Buy your teen the same amount of car insurance you buy yourself

The day has arrived when you drive your teen to the DMV to get his or her learner’s permit and then driver’s license.  Scary.  But the scariest thing for a parent is being asked to sign for your child’s driver’s license as a “sponsor.”

Wisconsin law requires that children under 18, with some exceptions, have an adult sponsor in order to get a learner’s permit and driver’s license.  The sponsor is typically a parent. The sponsorship application for a child’s driver’s license requires that a parent agree to be jointly and severally liable for damages caused by the negligence or willful misconduct of the child.  This means that if an accident were to occur, the parents would be held liable as if they caused the accident.  Note too, one parent’s signature typically puts both parents on the hook even if they are divorced.  As a result of Wisconsin’s “sponsorship statute” it is important to protect your family and your assets by purchasing your teen drivers as much car insurance as you buy for yourself. 

A recent appellate court decision shows why adequate insurance is so important.  In Progressive Northern Ins. Co. v. Jacobson, 2011 WI App 140, a minor child caused an accident killing his two passengers.  He owned his car and carried his own car insurance, but it appears it was minimal.  However, since Wisconsin requires a sponsor for a minor’s driver’s license, his mother was his sponsor.  Due to the severity of the damages, the deceased passengers’ estates looked to the mother since she was equally liable under the sponsorship statute. 

The mother sought coverage with her insurance company, Progressive Insurance.  However Progressive sought to escape responsibility arguing that it had no duty to cover her son’s accident, even though she was her son’s sponsor.  Progressive’s insurance policy, like most auto policies in Wisconsin, had a “relative” exclusion and the Court agreed with Progressive and found that the mother had no insurance coverage for her son’s accident.  As a result of being liable for her son’s negligence, she could now be forced to use her own assets (money, home or other property) to pay a judgment.
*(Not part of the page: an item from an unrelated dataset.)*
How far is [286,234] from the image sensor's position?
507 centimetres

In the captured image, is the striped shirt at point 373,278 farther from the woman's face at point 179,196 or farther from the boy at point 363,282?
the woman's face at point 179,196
As a result of the sponsorship statute, my typical recommendation for families is that all cars in a family’s household be insured with the same car insurance company and that each car has liability, uninsured (UM), and underinsured (UIM) limits of at least $250,000 per person.  In addition, I strongly advise anyone with any assets, like a home, to purchase an umbrella insurance policy with UM and UIM coverage for $1 or $2 million. 

Sometimes people ask why UM and UIM coverage is important.  The answer is that such coverage protects you and your family from irresponsible drivers with little or no insurance or assets.  Added coverage is not nearly as expensive as you might think, and if you are sponsoring one or more teen drivers, you are at risk and must protect yourself and your assets.